Technologiebasiertes Problemlösen wurde definitionsbedingt ausschließlich computerbasiert und daher nicht für alle Personen erhoben. Die Ergebnisse wurden in Form von Bevölkerungsanteilen in drei Kompetenzstufen (Stufen I, II und III) ausgewiesen. Betrachtet man die Bevölkerungsanteile der Kompetenzstufen II und III und somit der Bevölkerungsanteile mit hoher technologiebasierter Problemlösekompetenz, lag Deutschland über dem OECD-Durchschnitt. Von allen teilnehmenden Ländern hatten Neuseeland, Schweden, Finnland und die Niederlande die vergleichsweise höchsten Bevölkerungsanteile in den Kompetenzstufen II und III. Die niedrigsten Anteile hatten die Türkei, Peru und Ecuador.

Kompetenzen in verschiedenen Bevölkerungsgruppen

Im internationalen Vergleich waren auch deutliche Unterschiede in den grundlegenden Kompetenzen zwischen verschiedenen Bevölkerungsgruppen zu beobachten. So zeigten sich in allen Ländern Unterschiede z.B. in Abhängigkeit vom Bildungsniveau, Alter, Migrationshintergrund oder Geschlecht.

Erwachsene mit einem Hochschulabschluss hatten im Durchschnitt deutlich höhere Kompetenzen als Erwachsene ohne höheren sekundären Bildungsabschluss.

Die Daten zeigten auch, dass die Altersgruppe der 25- bis 35-Jährigen im OECD-Durchschnitt ein etwas höheres Kompetenzniveau in allen drei Kompetenzdomänen aufwies als ältere Personen. Dies ist nicht nur auf biologische Alterungsprozesse zurückzuführen, sondern auch darauf, dass jüngere Personen bzw. Geburtskohorten oft ein höheres Bildungsniveau haben.
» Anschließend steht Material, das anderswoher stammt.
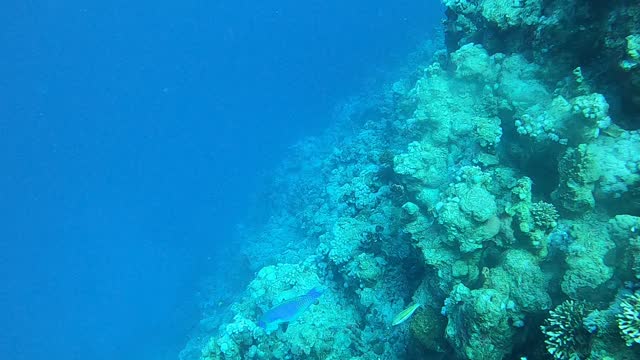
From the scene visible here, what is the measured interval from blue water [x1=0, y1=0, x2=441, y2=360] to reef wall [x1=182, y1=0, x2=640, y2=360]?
11.5 m

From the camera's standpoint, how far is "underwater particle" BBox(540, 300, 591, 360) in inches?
124

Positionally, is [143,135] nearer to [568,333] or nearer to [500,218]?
[500,218]

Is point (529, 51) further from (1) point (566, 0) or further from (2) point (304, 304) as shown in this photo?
(2) point (304, 304)

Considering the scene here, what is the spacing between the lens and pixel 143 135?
253 feet

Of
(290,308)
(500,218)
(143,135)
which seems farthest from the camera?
(143,135)

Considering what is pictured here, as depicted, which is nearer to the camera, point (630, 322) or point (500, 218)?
point (630, 322)

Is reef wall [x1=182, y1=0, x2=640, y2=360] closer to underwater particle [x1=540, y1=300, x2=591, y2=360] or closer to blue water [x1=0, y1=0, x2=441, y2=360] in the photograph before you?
underwater particle [x1=540, y1=300, x2=591, y2=360]

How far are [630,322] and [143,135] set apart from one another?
84.6m

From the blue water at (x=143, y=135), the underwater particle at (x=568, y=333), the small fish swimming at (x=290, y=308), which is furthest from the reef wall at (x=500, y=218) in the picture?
the blue water at (x=143, y=135)

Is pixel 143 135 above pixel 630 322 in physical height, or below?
above

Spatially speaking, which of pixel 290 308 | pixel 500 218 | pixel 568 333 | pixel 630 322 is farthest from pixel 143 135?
pixel 630 322

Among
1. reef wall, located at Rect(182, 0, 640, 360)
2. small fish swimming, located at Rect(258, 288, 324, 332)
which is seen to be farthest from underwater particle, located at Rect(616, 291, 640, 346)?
small fish swimming, located at Rect(258, 288, 324, 332)

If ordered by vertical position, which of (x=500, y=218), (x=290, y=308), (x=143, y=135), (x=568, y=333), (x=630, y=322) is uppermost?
(x=143, y=135)

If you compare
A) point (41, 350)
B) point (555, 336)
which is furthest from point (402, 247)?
point (41, 350)
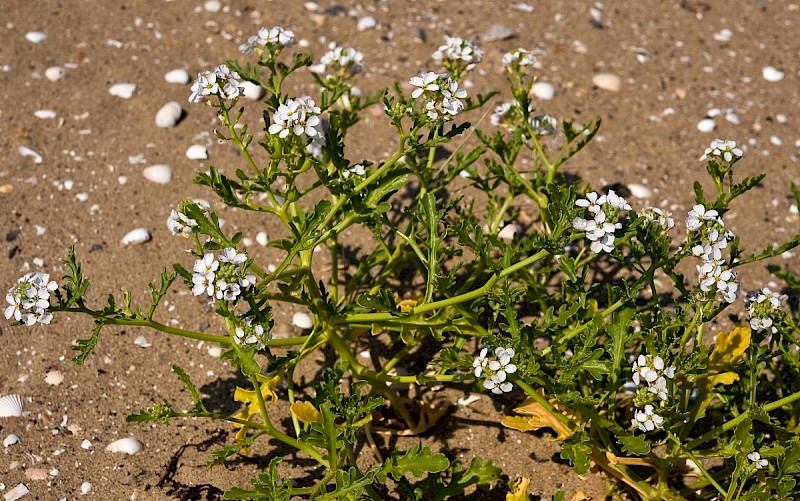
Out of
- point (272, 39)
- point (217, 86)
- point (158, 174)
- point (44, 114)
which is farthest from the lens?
point (44, 114)

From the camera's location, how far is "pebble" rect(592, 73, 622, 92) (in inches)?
175

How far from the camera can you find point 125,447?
282cm

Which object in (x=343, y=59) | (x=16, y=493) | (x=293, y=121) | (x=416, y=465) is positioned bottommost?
(x=16, y=493)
In fast allen Ländern erzielten Erwachsene mit Migrationshintergrund im Durchschnitt geringere Kompetenzwerte als jene ohne Migrationshintergrund. Diese Disparität lässt sich damit erklären, dass der Migrationshintergrund über die Muttersprache bestimmt wurde und die Kompetenzen in PIAAC in den jeweiligen Landessprachen erhoben wurden.

Männer und Frauen unterschieden sich - über alle Länder hinweg - in den grundlegenden Kompetenzen nur marginal, wobei auffällig ist, dass die Geschlechterdisparitäten zugunsten der Männer in Deutschland vergleichsweise hoch sind.

Kompetenzen am Arbeitsmarkt

Grundlegende Kompetenzen sind auch für die Partizipation am Arbeitsmarkt relevant. Zum Beispiel hatten Erwerbstätige in allen teilnehmenden Ländern - und so auch in Deutschland - im Mittel höhere Kompetenzen als Erwerbslose und Nichterwerbspersonen. Höhere Kompetenzen gingen ebenfalls mit höheren Einkommen einher.